澄んだ空気や氷の冷たさ、岩の硬さ、街の猥雑が肌に感じられるところは、指輪物語の真の暗闇と、大河の広がりを感じさせる描写のように、筆者のしっかりとした筆力が感じられます。
最初の方は、指輪のようにちょっと大変でしたが、人物紹介的部分が始まるとがぜん面白い!
下巻の中盤に入ると、もう続きが読みたくてページをめくるのがもどかしかった。
家族で奪い合いになって困りました。
みんなで読んで、話し合いましたが、今の時代って色々たいへんですよね。
でも、この物語を読んでいると、ウソではなくて逆境の中にいて、どんどん輝いて行くアリアなどに、人が本来自分の力で、自分に合った世界で生きられた時に、その人の幸せがあるという感じがして、勇気が湧いて嬉しくなってしまいます。
指輪…は、静かな生命の力強さ、虚飾と真実のかなしみを伝えてくれますが、七王国は、動的な中で、逞しく生き抜いて行く人物に、同じような人間に対する筆者の洞察・機知を感じます。

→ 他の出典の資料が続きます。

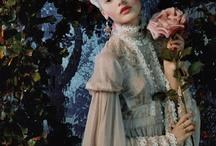 La Beauté des costumes baroques / Raccolta d'abiti di foggia e a guisa Barocca e Rococò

お約束的戦闘シーンなどもあるのですが、ベタな部分はなく…というより、
「あっ、やられた!」と思えて嬉しくなる箇所があったりします。
ちょっとトルキーンはずば抜けているので、比べられない部分もありますが、トルキーンの焼き直しや、追随物的生温さとは一線を画してしていて、ビビットで現代的、しかもファンタジーの世界部分が現実以上に魅力的に心を呼んで、ひたすら続巻が待ち遠しいです!
この本が、今ハリーや指輪でファンタジーはやってるから出してみました、という本だと思っている方がもしいたら、絶対違います。滅茶苦茶新しくて面白いので、ぜひ読んでみて下さい!